# Textauszug
* * * * * * * * *

Wissenschafts­jahr 2018: »Arbeitswelten der Zukunft« ist das Thema des Wissenschaftsjahres 2018. Dabei geht es um Fragen, wie sich Arbeit in Zukunft verändert und welche Rolle Forschung und Wissenschaft bei der Bewältigung dieser Veränderungen spielen.

»Wenn wir uns schon nicht in einer 5er-Gruppe einigen können, wie wir gerne in Zukunft arbeiten möchten, wie soll sich dann die Gesellschaft einigen?« (Workshop-Teilnehmer)

Die re:publica ist als größte Konferenz zur digitalen Gesellschaft in Europa, Impulsgeber, Schrittmacher und Kreativschmiede unserer technologiebasierten Zukunft. Die über 10 000 Besuchenden verbindet Vielfalt des Denkens und der Herkunft, Offenheit für Neues und Anderes sowie Gestaltungswille für unsere Zukunft. In unserer Workshop-Session »Work fiction: Neue Arbeitszeitgestaltung in 2030+« haben wir diese besonderen Zutaten der re:publica genutzt, um mit rund 80 Teilnehmenden Zukunftsszenarien für unsere Arbeitswelt zu entwerfen – das Ergebnis zeigt, dass die Vorstellungen zur Zukunft der Arbeit und die Auswirkungen von aktuellen Trends auch auf der Leitmesse des digitalen Lifestyle sehr unterschiedlich bewertet und gedacht werden.

* * * * * * * * *

# Datenzeilen

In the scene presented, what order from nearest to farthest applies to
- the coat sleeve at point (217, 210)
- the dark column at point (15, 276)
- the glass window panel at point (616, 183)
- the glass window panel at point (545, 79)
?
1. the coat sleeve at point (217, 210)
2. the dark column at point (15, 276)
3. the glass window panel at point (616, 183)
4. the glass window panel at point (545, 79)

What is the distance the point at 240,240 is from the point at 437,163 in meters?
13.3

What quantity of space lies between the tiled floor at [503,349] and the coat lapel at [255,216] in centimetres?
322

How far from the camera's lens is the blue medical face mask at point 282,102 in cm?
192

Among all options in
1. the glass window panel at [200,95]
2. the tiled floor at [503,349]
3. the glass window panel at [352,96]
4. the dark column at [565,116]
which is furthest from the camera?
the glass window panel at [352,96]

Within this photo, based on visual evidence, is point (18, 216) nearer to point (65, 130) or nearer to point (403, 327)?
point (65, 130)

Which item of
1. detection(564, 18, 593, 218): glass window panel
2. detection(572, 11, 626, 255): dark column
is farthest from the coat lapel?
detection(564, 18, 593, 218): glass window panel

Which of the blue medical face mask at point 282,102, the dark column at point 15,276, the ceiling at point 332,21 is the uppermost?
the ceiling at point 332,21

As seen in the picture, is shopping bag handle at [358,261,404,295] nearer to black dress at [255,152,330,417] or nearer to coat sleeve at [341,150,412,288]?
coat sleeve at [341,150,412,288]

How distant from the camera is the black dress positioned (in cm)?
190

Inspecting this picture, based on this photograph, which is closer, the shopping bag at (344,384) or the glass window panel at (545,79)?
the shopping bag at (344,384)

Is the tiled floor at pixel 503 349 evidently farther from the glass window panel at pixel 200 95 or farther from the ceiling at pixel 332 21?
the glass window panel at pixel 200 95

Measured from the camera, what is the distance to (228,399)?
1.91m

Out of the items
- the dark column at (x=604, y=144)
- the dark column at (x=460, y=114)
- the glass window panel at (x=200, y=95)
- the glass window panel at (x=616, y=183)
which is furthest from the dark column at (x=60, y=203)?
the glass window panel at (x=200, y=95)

* * * * * * * * *

# Aufgabe
Beantworte anhand des Textauszugs über das Wissenschaftsjahr 2018 diese Fragen:
(a) Welches Thema hat das Wissenschaftsjahr 2018?
(b) Wie viele Besuchende hat die re:publica laut Text?
(c) Mit wie vielen Teilnehmenden wurden in der Workshop-Session Zukunftsszenarien entworfen?

# Antwort
(a) »Arbeitswelten der Zukunft«
(b) Über 10 000
(c) Mit rund 80